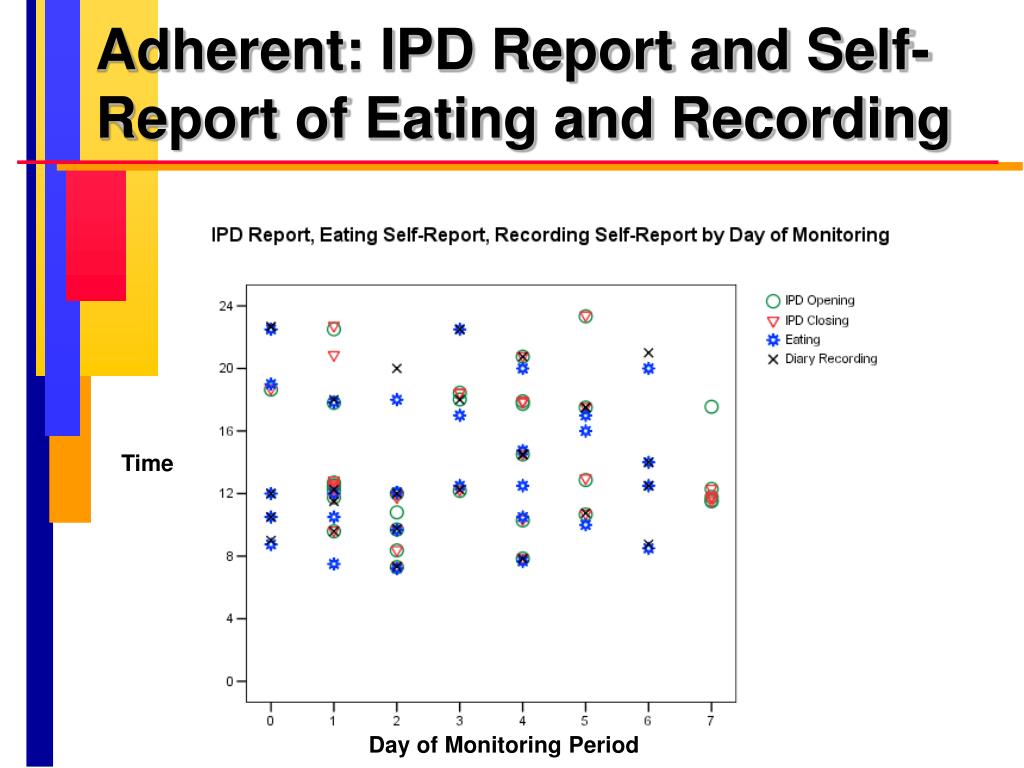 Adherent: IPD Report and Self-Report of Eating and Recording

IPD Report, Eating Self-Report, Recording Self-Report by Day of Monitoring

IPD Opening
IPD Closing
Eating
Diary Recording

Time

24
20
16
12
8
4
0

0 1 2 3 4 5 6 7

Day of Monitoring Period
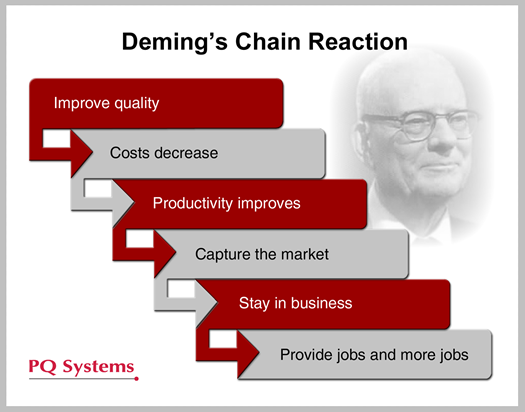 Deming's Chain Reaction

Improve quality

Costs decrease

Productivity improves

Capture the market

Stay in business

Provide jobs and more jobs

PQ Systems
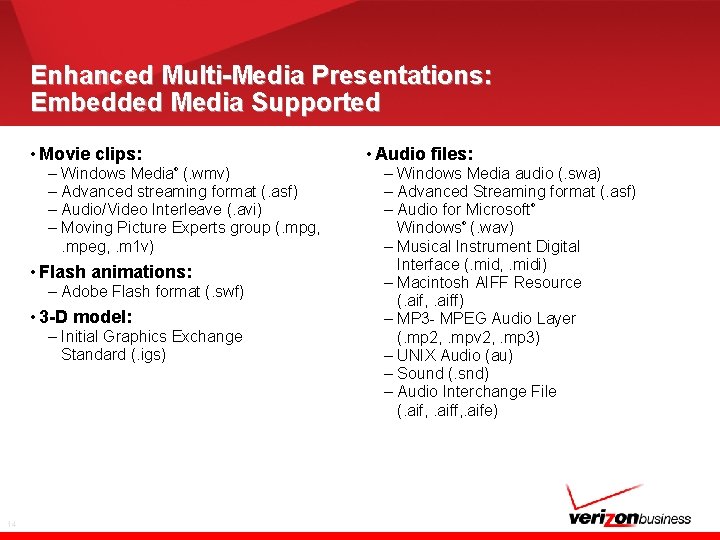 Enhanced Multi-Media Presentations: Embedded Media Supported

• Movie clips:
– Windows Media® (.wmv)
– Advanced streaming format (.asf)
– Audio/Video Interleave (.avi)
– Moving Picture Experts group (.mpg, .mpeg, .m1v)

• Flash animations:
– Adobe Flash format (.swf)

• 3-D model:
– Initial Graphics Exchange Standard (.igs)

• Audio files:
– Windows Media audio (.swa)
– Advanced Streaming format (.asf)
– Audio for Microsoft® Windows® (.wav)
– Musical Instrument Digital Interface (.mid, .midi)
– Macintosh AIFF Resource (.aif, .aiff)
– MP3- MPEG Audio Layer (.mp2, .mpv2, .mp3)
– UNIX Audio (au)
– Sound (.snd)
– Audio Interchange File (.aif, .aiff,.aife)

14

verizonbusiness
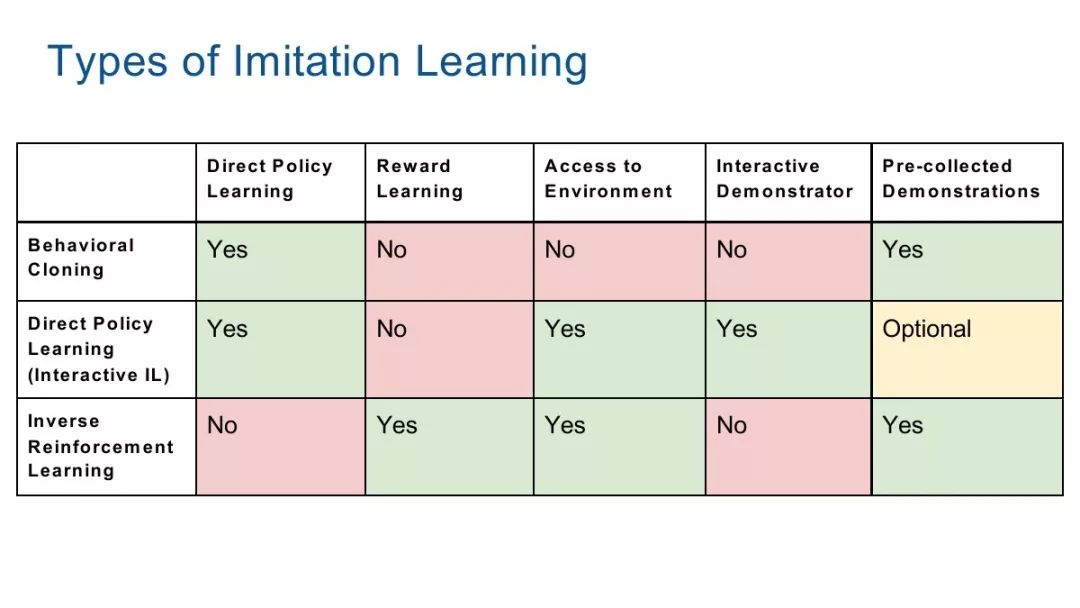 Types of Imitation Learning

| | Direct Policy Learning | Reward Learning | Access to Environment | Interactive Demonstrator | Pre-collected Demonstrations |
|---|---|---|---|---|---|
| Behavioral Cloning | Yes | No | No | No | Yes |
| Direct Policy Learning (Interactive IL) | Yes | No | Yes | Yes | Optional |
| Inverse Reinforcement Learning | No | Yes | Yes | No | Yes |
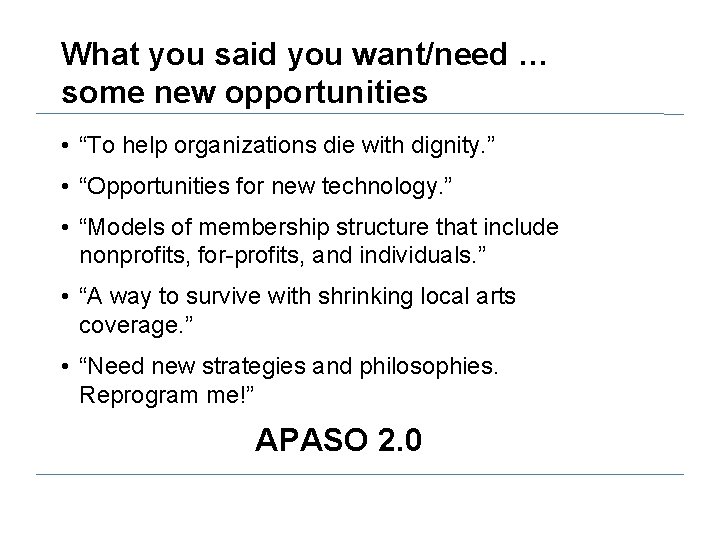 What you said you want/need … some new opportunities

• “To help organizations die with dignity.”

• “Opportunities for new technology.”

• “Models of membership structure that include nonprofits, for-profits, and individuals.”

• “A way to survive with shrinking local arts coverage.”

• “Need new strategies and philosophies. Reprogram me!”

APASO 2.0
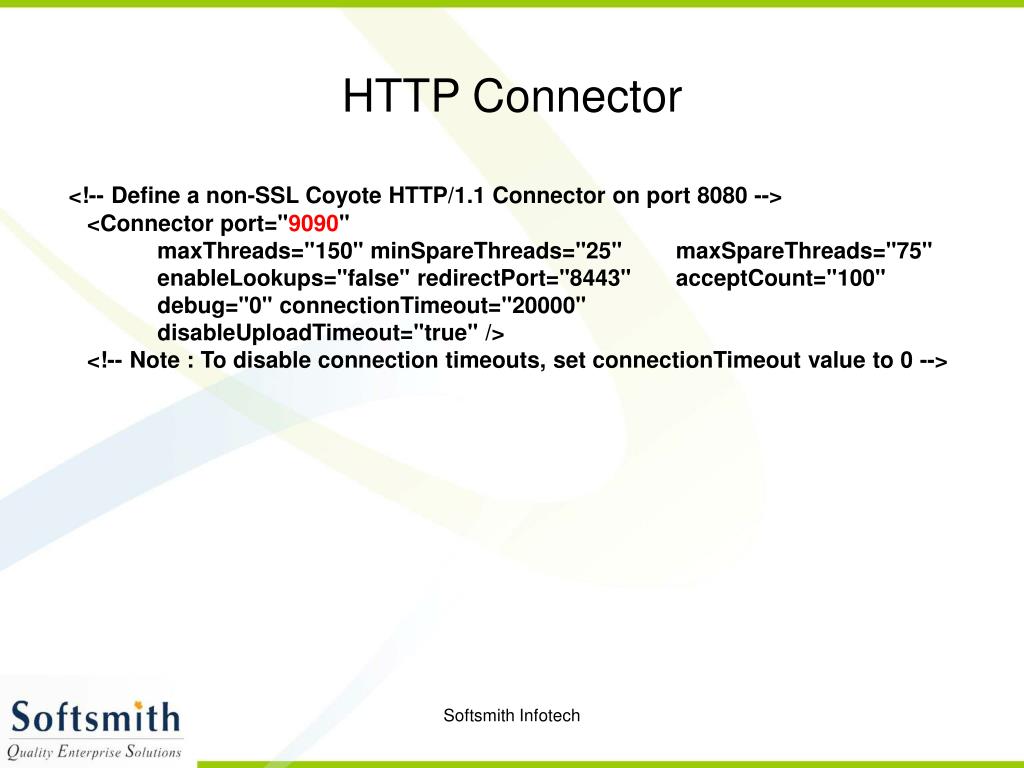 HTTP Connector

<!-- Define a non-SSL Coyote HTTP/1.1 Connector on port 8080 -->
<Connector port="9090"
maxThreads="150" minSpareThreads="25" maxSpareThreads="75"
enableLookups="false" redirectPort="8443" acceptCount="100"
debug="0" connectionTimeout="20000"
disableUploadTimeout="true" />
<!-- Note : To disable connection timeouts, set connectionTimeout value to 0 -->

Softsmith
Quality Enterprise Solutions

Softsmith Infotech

_Problem:_ Return word for word the line bearing "Pre-collected Demonstrations |" and every later line of the entries, but none of the pictures.

_Answer for this exercise:_
| | Direct Policy Learning | Reward Learning | Access to Environment | Interactive Demonstrator | Pre-collected Demonstrations |
|---|---|---|---|---|---|
| Behavioral Cloning | Yes | No | No | No | Yes |
| Direct Policy Learning (Interactive IL) | Yes | No | Yes | Yes | Optional |
| Inverse Reinforcement Learning | No | Yes | Yes | No | Yes |
 What you said you want/need … some new opportunities

• “To help organizations die with dignity.”

• “Opportunities for new technology.”

• “Models of membership structure that include nonprofits, for-profits, and individuals.”

• “A way to survive with shrinking local arts coverage.”

• “Need new strategies and philosophies. Reprogram me!”

APASO 2.0
 HTTP Connector

<!-- Define a non-SSL Coyote HTTP/1.1 Connector on port 8080 -->
<Connector port="9090"
maxThreads="150" minSpareThreads="25" maxSpareThreads="75"
enableLookups="false" redirectPort="8443" acceptCount="100"
debug="0" connectionTimeout="20000"
disableUploadTimeout="true" />
<!-- Note : To disable connection timeouts, set connectionTimeout value to 0 -->

Softsmith
Quality Enterprise Solutions

Softsmith Infotech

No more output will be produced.